## ABOUT THIS TASK
Repeat every entry exactly as it stands. Omit the images.

____

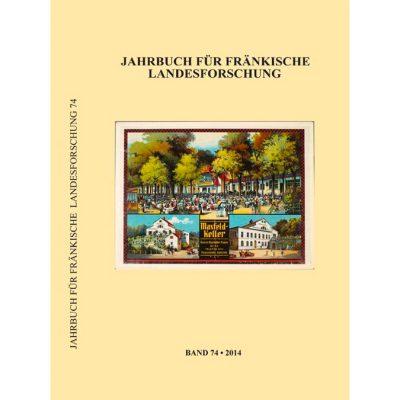 Jahrbuch für fränkische Landesforschung / Jahrbuch für fränkische Landesforschung Band 74 - 2014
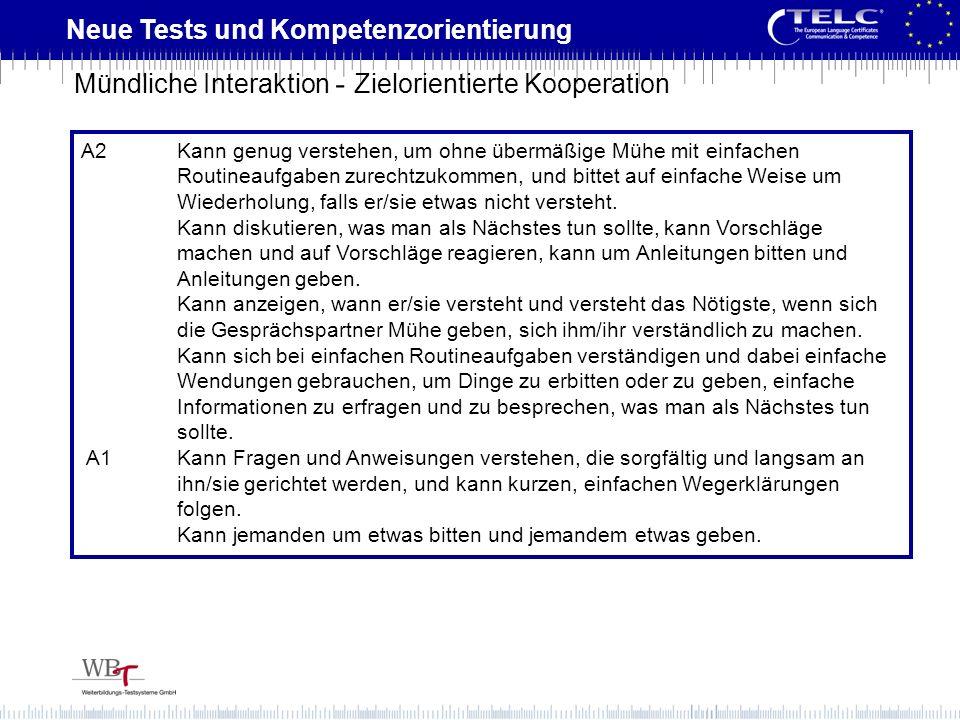 Neue Tests und Kompetenzorientierung A2Kann genug verstehen, um ohne übermäßige Mühe mit einfachen Routineaufgaben zurechtzukommen, und bittet auf ein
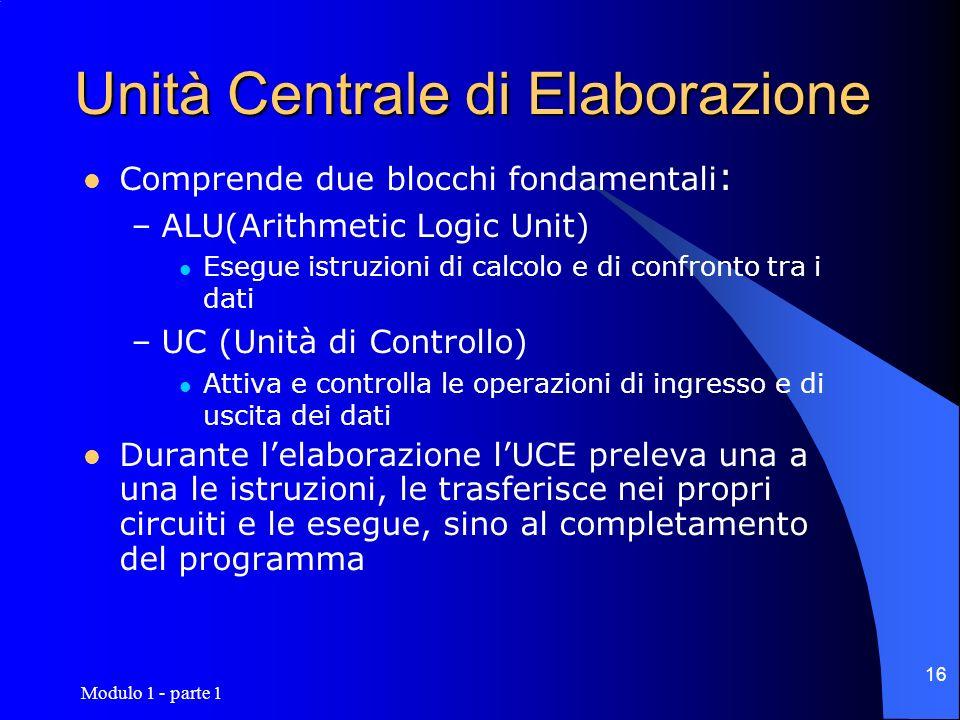 Modulo 1 - parte 1 16 Unità Centrale di Elaborazione Comprende due blocchi fondamentali : –ALU(Arithmetic Logic Unit) Esegue istruzioni di calcolo e d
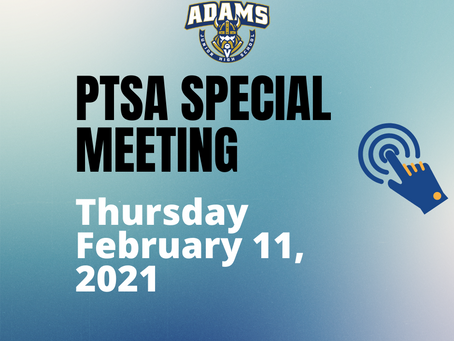 PTSA Special Meeting: February 11 at 10:00AM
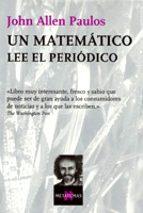 un matematico lee el periodico-john allen paulos-9788472239708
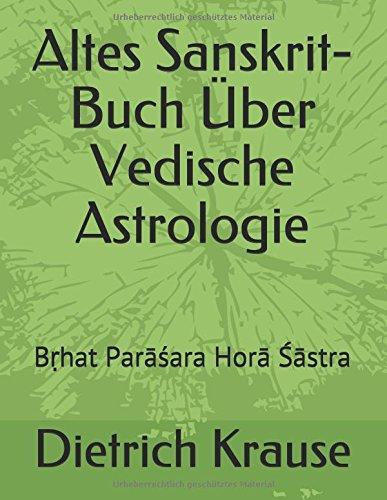 Altes Sanskrit-Buch Über Vedische Astrologie: Bṛhat Parāśara Horā Śāstra (German Edition)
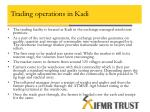 trading operations in kadi
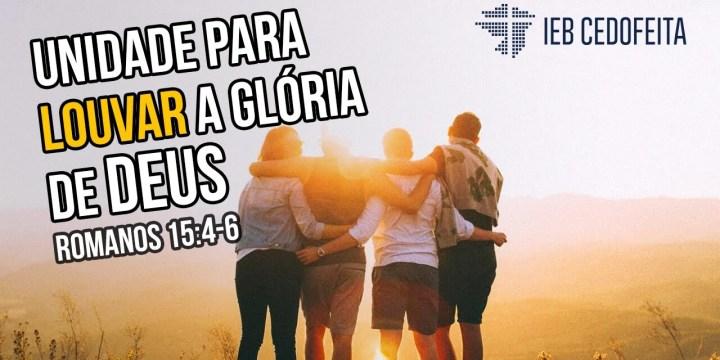Unidade para LOUVAR a glória de Deus | Culto IEBC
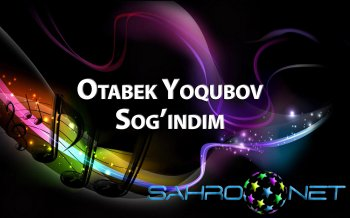 Otabek Yoqubov - Sog�indim (new music)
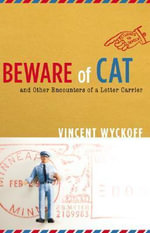 Beware of Cat : And Other Encounters of a Letter Carrier - Vincent Wyckoff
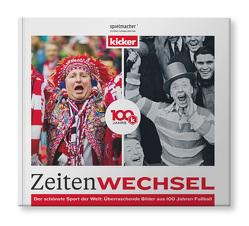 Zeitenwechsel. 100 Jahre kicker. von Olympia-Verlag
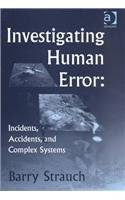 9781840149319: Investigating Human Error: Incidents, Accidents, and Complex Systems: Incidents, Accidents and Complex Systems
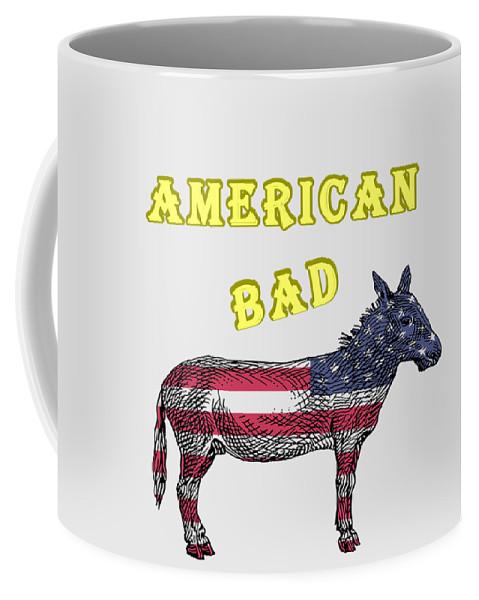 American Coffee Mug featuring the digital art American Bad Ass by John Da Graca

____

## TASK RESPONSE
 Jahrbuch für fränkische Landesforschung / Jahrbuch für fränkische Landesforschung Band 74 - 2014
 Neue Tests und Kompetenzorientierung A2Kann genug verstehen, um ohne übermäßige Mühe mit einfachen Routineaufgaben zurechtzukommen, und bittet auf ein
 Modulo 1 - parte 1 16 Unità Centrale di Elaborazione Comprende due blocchi fondamentali : –ALU(Arithmetic Logic Unit) Esegue istruzioni di calcolo e d
 PTSA Special Meeting: February 11 at 10:00AM
 un matematico lee el periodico-john allen paulos-9788472239708
 Altes Sanskrit-Buch Über Vedische Astrologie: Bṛhat Parāśara Horā Śāstra (German Edition)
 trading operations in kadi
Unidade para LOUVAR a glória de Deus | Culto IEBC
 Otabek Yoqubov - Sog�indim (new music)
 Beware of Cat : And Other Encounters of a Letter Carrier - Vincent Wyckoff
 Zeitenwechsel. 100 Jahre kicker. von Olympia-Verlag
 9781840149319: Investigating Human Error: Incidents, Accidents, and Complex Systems: Incidents, Accidents and Complex Systems
 American Coffee Mug featuring the digital art American Bad Ass by John Da Graca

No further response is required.